At her father's house, Kit leaves a voice message for her father about Dusty. Dusty and her cousin, Ed, enter the house and agree to spend a night before sorting things out in the morning. As Kit runs upstairs to grab a flannel blanket, Dusty and Ed run out with Sam. Rowen and Muffin follow their car. Dusty and her cousin both stop at a house, and Muffin tries to rescue Sam. Ed catches Muffin and instructs Rowen to throw his car keys into the woods. After Rowen does, Ed takes off with Muffin and Sam.

In the meantime, Kit unknowingly opens the door to Burt and Cinda, who imitated Muffin's voice. At home, the answering machine goes off with Kit's father telling her that he called the police. Burt and Cinda freak out at the mention of the police, and Cinda grabs a kitchen knife. They put Kit in a car, where Cinda tells Kit of her mastermind plan. She, Burt, Dusty, and Ed were part of an ATM scam. They would use fake ATM's to collect the bank card numbers, and then Dusty would redraw money from the bank accounts. Kit is rescued by a policeman, but Cinda refuses to tell them where Sam is.

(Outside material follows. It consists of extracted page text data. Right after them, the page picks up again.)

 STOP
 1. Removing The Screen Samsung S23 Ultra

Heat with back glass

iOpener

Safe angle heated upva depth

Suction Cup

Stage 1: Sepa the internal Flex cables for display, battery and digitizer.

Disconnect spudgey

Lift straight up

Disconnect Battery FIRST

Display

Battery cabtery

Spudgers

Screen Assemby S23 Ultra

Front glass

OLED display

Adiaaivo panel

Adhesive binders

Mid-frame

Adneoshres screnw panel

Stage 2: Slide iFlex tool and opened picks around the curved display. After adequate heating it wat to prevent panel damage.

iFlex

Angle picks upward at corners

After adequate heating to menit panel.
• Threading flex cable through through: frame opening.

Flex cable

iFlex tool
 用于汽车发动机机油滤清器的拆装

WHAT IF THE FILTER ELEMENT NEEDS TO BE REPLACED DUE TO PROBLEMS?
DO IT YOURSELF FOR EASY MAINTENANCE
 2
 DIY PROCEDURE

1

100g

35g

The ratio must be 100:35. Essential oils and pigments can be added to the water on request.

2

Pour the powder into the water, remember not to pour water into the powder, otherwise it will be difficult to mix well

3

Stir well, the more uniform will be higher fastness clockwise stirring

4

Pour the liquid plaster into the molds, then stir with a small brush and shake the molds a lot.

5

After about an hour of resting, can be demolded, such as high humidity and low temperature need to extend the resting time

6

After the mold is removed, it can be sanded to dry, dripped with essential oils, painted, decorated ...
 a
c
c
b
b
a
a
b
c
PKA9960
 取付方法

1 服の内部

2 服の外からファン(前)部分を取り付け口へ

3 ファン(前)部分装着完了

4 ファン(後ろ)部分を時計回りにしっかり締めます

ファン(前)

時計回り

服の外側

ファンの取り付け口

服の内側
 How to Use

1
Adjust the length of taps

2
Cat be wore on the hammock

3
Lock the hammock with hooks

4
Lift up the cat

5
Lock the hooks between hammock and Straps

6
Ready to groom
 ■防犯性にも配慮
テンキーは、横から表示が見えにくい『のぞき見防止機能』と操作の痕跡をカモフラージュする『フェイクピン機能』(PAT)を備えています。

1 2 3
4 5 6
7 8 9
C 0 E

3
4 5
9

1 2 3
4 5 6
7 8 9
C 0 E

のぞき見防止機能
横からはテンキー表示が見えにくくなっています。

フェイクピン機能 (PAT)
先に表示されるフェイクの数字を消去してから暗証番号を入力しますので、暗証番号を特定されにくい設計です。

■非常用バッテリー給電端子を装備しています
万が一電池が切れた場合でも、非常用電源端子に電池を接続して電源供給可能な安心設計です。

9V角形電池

Rowen, without his car, runs to the nearest truck and tells them everything. Muffin, stuck in the car with Ed, carefully uses Morse code to signal SOS to another car. In the end, Dusty, Burt, Ed, and Cinda are all under arrest, and Sam is put under foster care.

Characters
Kit Innes is a high school student who alternates homes between her stepfather and mom and her biological father. She is level-headed and is friends with Rowen and Muffin's cousin, Shea. Kit also plays the flute in the school band.
Rowen Mason is a high school student who lives with his nine-year-old sister and his strict parents.
Margaret "Muffin" Mason is the sister of Rowen. She craves the laidback lifestyle of her cousin, Shea.
Dusty Innes is the ex-stepmother of Kit, whom she depended on for moral support, especially during her divorce. Dusty is often regarded as ditzy and is even known for having a doll collection.